- 2045 N Dickenson Ave, Fresno, CA 93723

Information
- Type: Public
- Established: 1922
- School district: Central Unified School District
- Principal: Brad Edmons
- Grades: 9-12
- Colors: Orange, gray, and white; ;
- Mascot: Central Grizzlies
- Website: https://chs.centralunified.org/

= Central High School (Fresno, California) =

Public secondary school in Fresno, California, United States

Central East High School is a multi-campus high school located in Fresno, California. The first campus of the former multi campus school and is known as the West Campus, it erected in 1922. The second campus, called the East Campus, opened its doors to students in August 1996. Central East High serves grades 9-12 and is part of the Central Unified School District.

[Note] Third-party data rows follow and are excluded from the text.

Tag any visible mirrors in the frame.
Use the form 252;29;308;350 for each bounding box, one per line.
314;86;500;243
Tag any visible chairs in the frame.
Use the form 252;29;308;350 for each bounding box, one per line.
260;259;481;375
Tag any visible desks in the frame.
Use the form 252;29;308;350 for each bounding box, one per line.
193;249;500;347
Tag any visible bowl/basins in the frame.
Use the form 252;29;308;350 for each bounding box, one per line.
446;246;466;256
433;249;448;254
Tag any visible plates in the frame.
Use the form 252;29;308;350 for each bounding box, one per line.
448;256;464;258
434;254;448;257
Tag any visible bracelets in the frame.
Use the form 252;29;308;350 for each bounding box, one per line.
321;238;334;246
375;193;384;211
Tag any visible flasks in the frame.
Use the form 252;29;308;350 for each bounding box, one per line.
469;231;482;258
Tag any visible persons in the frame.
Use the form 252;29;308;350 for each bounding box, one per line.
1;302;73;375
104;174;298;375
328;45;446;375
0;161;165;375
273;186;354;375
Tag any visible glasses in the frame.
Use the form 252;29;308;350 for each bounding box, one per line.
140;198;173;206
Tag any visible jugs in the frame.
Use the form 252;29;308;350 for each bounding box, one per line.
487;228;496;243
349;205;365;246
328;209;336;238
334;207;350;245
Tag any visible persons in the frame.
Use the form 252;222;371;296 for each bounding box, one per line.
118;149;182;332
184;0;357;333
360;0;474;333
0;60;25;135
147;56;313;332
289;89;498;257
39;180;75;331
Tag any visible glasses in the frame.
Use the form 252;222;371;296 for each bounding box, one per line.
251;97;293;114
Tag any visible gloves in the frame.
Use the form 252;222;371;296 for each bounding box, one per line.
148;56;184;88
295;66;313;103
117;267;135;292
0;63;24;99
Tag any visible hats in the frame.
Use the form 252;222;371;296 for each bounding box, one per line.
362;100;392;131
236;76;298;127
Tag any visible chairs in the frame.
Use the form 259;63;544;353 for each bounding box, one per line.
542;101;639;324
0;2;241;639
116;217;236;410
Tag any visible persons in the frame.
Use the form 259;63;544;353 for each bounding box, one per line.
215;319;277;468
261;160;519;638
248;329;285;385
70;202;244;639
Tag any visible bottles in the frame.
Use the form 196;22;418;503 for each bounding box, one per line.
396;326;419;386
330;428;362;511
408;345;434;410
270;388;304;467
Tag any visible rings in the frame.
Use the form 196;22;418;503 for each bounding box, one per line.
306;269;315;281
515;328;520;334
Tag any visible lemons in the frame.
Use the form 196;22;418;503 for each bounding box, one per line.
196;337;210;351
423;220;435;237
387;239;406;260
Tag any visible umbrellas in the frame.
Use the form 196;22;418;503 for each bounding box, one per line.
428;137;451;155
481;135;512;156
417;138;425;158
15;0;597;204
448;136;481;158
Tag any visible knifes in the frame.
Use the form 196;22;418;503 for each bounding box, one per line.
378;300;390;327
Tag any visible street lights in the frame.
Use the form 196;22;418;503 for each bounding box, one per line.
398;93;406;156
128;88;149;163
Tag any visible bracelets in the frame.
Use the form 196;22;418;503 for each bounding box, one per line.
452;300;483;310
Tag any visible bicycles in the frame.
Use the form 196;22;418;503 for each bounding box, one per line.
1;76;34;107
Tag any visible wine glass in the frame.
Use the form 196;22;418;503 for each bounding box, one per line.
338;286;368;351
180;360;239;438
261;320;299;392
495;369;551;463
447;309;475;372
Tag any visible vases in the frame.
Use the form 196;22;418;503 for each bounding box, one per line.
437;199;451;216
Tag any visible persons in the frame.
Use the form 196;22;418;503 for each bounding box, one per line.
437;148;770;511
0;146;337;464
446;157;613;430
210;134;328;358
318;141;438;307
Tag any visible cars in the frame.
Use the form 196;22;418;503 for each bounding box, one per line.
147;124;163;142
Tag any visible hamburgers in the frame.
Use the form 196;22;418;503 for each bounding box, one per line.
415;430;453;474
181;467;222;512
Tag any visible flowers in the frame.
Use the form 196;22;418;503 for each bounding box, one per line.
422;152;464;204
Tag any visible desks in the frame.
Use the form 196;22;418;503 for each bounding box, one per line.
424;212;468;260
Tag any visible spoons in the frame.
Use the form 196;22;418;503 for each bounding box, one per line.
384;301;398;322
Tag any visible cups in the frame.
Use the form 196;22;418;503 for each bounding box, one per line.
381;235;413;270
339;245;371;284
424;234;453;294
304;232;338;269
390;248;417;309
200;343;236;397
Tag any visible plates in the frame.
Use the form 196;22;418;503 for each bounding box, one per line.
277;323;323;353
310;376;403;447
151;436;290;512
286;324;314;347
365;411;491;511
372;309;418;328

For the 2025–2026 school year, Central East & Central High Schools have split into their own campuses, with Central keeping the Grizzly, and East switching to the Bengal Tiger. Justin Garza High gets no change.

==History==

On March 1, 1922, the Central Union High School District was formed. Newly elected board members from the elementary schools had met earlier that year with Walter G. Martin, who would become the new principal. A piece of property on the corner of McKinley Ave. and Dickenson Ave. was purchased from the Charles Mutchler family, which operated a 120-acre farm and dairy at that location. In October of that same year, Central Union High School opened for its first term in two temporary buildings. It had four teachers, including principal W.G. Martin, who taught history. Ward R. Miles taught plane geometry, general science, biology and physical education, Maude Starbuck taught algebra, Latin and English, and Darlene McAllister taught Spanish, English, and physical education. Student enrollment was 70 students. By the end of the first school year, enrollment was close to 100 students. By 1923, construction of a permanent building began. It was considered to be the largest high school in California. It was a two-story brick and stucco building, containing approximately 20 classrooms, a library, offices, and a 750 seat-capacity auditorium. On November 27, 1923, the new Central Union High School building was formally dedicated and opened to the public. In honor of the occasion, the school board secured an invitation to the State Superintendent of Public Instruction, Will C. Wood, to deliver a short address at the dedication ceremony

Facing the near capacity situation at the West Campus, as well as the increase in enrollment in the following years, the Central Unified School Board approved the construction of another high school campus. The campus was built on 60 acres on the northwest corner of Dakota Ave. and Cornelia Ave. The campus officially welcomed its students during the 1996–1997 school year. Much controversy came from which students would attend which campus or if students would be divided and attend both schools. Originally all freshmen students were required to attend West Campus while sophomore, junior, and senior students had the option to go to East Campus, or stay at West campus. However, with the steady increase in freshmen students every year, the district decided to let freshman choose to go to either West Campus or East Campus. However, freshman attending East Campus must enroll in one of four of the career academies on Campus. Enrollment in either of the academies requires a four-year commitment to East Campus.

==Athletics==
Central East is part of the CIF Central Section and competes in the Tri-River-Athletic-Conference (TRAC) in all sports with Buchanan, Clovis High School, Clovis East, Clovis North and Clovis West.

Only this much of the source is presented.